Each legislative session, IOTA set up a table at the Capitol rotunda to provide occupational therapy practitioners (OTP) and OTAs with the opportunity to meet with state representatives. OTPs and OTAs discuss with legislators the issues impacting the quality and provision of occupational therapy (OT) services in the state.
This year, OT professionals spoke to lawmakers about issues, such as access to mental health services, practicing OT across state lines, permanent OT services via Telehealth, and more.
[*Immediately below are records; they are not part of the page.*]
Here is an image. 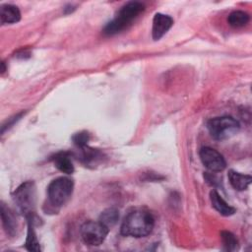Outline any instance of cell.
I'll return each instance as SVG.
<instances>
[{"instance_id": "cell-1", "label": "cell", "mask_w": 252, "mask_h": 252, "mask_svg": "<svg viewBox=\"0 0 252 252\" xmlns=\"http://www.w3.org/2000/svg\"><path fill=\"white\" fill-rule=\"evenodd\" d=\"M155 219L145 210H135L129 213L123 220L120 232L124 236L136 238L148 236L154 229Z\"/></svg>"}, {"instance_id": "cell-2", "label": "cell", "mask_w": 252, "mask_h": 252, "mask_svg": "<svg viewBox=\"0 0 252 252\" xmlns=\"http://www.w3.org/2000/svg\"><path fill=\"white\" fill-rule=\"evenodd\" d=\"M145 10V5L141 2L131 1L126 3L118 11L116 17L110 21L103 29V33L106 35H113L124 29H126L131 23Z\"/></svg>"}, {"instance_id": "cell-3", "label": "cell", "mask_w": 252, "mask_h": 252, "mask_svg": "<svg viewBox=\"0 0 252 252\" xmlns=\"http://www.w3.org/2000/svg\"><path fill=\"white\" fill-rule=\"evenodd\" d=\"M74 182L71 178L61 176L50 182L47 187L48 203L53 208H60L71 198Z\"/></svg>"}, {"instance_id": "cell-4", "label": "cell", "mask_w": 252, "mask_h": 252, "mask_svg": "<svg viewBox=\"0 0 252 252\" xmlns=\"http://www.w3.org/2000/svg\"><path fill=\"white\" fill-rule=\"evenodd\" d=\"M207 128L215 140L222 141L234 136L239 131L240 124L232 116L225 115L210 119Z\"/></svg>"}, {"instance_id": "cell-5", "label": "cell", "mask_w": 252, "mask_h": 252, "mask_svg": "<svg viewBox=\"0 0 252 252\" xmlns=\"http://www.w3.org/2000/svg\"><path fill=\"white\" fill-rule=\"evenodd\" d=\"M14 201L26 218H32L35 204V187L33 182L27 181L21 184L15 190Z\"/></svg>"}, {"instance_id": "cell-6", "label": "cell", "mask_w": 252, "mask_h": 252, "mask_svg": "<svg viewBox=\"0 0 252 252\" xmlns=\"http://www.w3.org/2000/svg\"><path fill=\"white\" fill-rule=\"evenodd\" d=\"M109 228L102 224L99 220H88L81 226V237L89 246H98L105 240Z\"/></svg>"}, {"instance_id": "cell-7", "label": "cell", "mask_w": 252, "mask_h": 252, "mask_svg": "<svg viewBox=\"0 0 252 252\" xmlns=\"http://www.w3.org/2000/svg\"><path fill=\"white\" fill-rule=\"evenodd\" d=\"M202 163L213 172H220L226 167L224 158L211 147H203L199 153Z\"/></svg>"}, {"instance_id": "cell-8", "label": "cell", "mask_w": 252, "mask_h": 252, "mask_svg": "<svg viewBox=\"0 0 252 252\" xmlns=\"http://www.w3.org/2000/svg\"><path fill=\"white\" fill-rule=\"evenodd\" d=\"M173 20L170 16L161 13H157L153 19L152 27V36L154 40H158L161 38L172 27Z\"/></svg>"}, {"instance_id": "cell-9", "label": "cell", "mask_w": 252, "mask_h": 252, "mask_svg": "<svg viewBox=\"0 0 252 252\" xmlns=\"http://www.w3.org/2000/svg\"><path fill=\"white\" fill-rule=\"evenodd\" d=\"M21 19L19 8L13 4H3L0 7V23L2 25L15 24Z\"/></svg>"}, {"instance_id": "cell-10", "label": "cell", "mask_w": 252, "mask_h": 252, "mask_svg": "<svg viewBox=\"0 0 252 252\" xmlns=\"http://www.w3.org/2000/svg\"><path fill=\"white\" fill-rule=\"evenodd\" d=\"M210 200L214 209L218 211L221 216L228 217L235 213V209L229 206L216 190H212L210 192Z\"/></svg>"}, {"instance_id": "cell-11", "label": "cell", "mask_w": 252, "mask_h": 252, "mask_svg": "<svg viewBox=\"0 0 252 252\" xmlns=\"http://www.w3.org/2000/svg\"><path fill=\"white\" fill-rule=\"evenodd\" d=\"M1 219L6 232L10 235H14L18 228V221L14 213L6 207L4 203H1Z\"/></svg>"}, {"instance_id": "cell-12", "label": "cell", "mask_w": 252, "mask_h": 252, "mask_svg": "<svg viewBox=\"0 0 252 252\" xmlns=\"http://www.w3.org/2000/svg\"><path fill=\"white\" fill-rule=\"evenodd\" d=\"M228 180L230 185L238 190V191H243L247 189V187L250 185L252 181V177L249 174H242L234 170H229L228 171Z\"/></svg>"}, {"instance_id": "cell-13", "label": "cell", "mask_w": 252, "mask_h": 252, "mask_svg": "<svg viewBox=\"0 0 252 252\" xmlns=\"http://www.w3.org/2000/svg\"><path fill=\"white\" fill-rule=\"evenodd\" d=\"M55 166L63 173L72 174L74 172V164L68 153H58L53 157Z\"/></svg>"}, {"instance_id": "cell-14", "label": "cell", "mask_w": 252, "mask_h": 252, "mask_svg": "<svg viewBox=\"0 0 252 252\" xmlns=\"http://www.w3.org/2000/svg\"><path fill=\"white\" fill-rule=\"evenodd\" d=\"M78 149L80 151V159L86 165L96 164L102 158V154L98 150L90 148L89 146H85L83 148Z\"/></svg>"}, {"instance_id": "cell-15", "label": "cell", "mask_w": 252, "mask_h": 252, "mask_svg": "<svg viewBox=\"0 0 252 252\" xmlns=\"http://www.w3.org/2000/svg\"><path fill=\"white\" fill-rule=\"evenodd\" d=\"M249 19V15L246 12L236 10L228 15L227 22L232 28H242L248 24Z\"/></svg>"}, {"instance_id": "cell-16", "label": "cell", "mask_w": 252, "mask_h": 252, "mask_svg": "<svg viewBox=\"0 0 252 252\" xmlns=\"http://www.w3.org/2000/svg\"><path fill=\"white\" fill-rule=\"evenodd\" d=\"M27 220H28V234L26 239V248L30 251L38 252L40 251V246L32 227V218H27Z\"/></svg>"}, {"instance_id": "cell-17", "label": "cell", "mask_w": 252, "mask_h": 252, "mask_svg": "<svg viewBox=\"0 0 252 252\" xmlns=\"http://www.w3.org/2000/svg\"><path fill=\"white\" fill-rule=\"evenodd\" d=\"M118 219H119V212L115 208H108L100 214L98 220L110 229L113 225H115Z\"/></svg>"}, {"instance_id": "cell-18", "label": "cell", "mask_w": 252, "mask_h": 252, "mask_svg": "<svg viewBox=\"0 0 252 252\" xmlns=\"http://www.w3.org/2000/svg\"><path fill=\"white\" fill-rule=\"evenodd\" d=\"M220 238L222 241L223 248L227 251H233L238 247V240L235 235L229 231L223 230L220 232Z\"/></svg>"}, {"instance_id": "cell-19", "label": "cell", "mask_w": 252, "mask_h": 252, "mask_svg": "<svg viewBox=\"0 0 252 252\" xmlns=\"http://www.w3.org/2000/svg\"><path fill=\"white\" fill-rule=\"evenodd\" d=\"M72 140L77 148H83L85 146H88V142L90 140V134L86 131H82L75 134L72 137Z\"/></svg>"}, {"instance_id": "cell-20", "label": "cell", "mask_w": 252, "mask_h": 252, "mask_svg": "<svg viewBox=\"0 0 252 252\" xmlns=\"http://www.w3.org/2000/svg\"><path fill=\"white\" fill-rule=\"evenodd\" d=\"M1 65H2V69H1V71H2V73L5 71V66H4V62H2L1 63Z\"/></svg>"}]
</instances>
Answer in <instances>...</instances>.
“This year's Capitol Hill Day showed the importance of advocating and educating Idaho legislators about the distinct value of occupational therapy, especially its need in emerging practices and mental health services,” said OTA student, Megan Gibb. “My Capitol Hill Day experience taught me that building a good relationship with your local legislators provides advocacy opportunities to educate, plead on behalf of others, and raise awareness for issues currently impacting the profession. IOTA works diligently to ensure occupational therapy is valued, protected, and that effective advocacy efforts are accomplished, thereby promoting positive changes within the profession.”
Besides meeting state legislators, CWI OTA students met with OT students and practitioners from around the state to learn about issues currently impacting the profession. It also gave students an opportunity to meet with potential future fieldwork educators.
"I was inspired by my experience at Capitol Hill Day with IOTA in seeing the work and time that practitioners put into this event to advocate for the profession,” said OTA student, Kaila Boeck. “Practitioners and students traveled from around the state to attend this event. There were even practitioners from Coeur d'Alene who were present on Zoom to speak with legislators in a ‘Table Talk’ discussion. Seeing the lengths practitioners and students took to lobby for changes in Idaho motivates me to continue being a voice for this amazing profession!"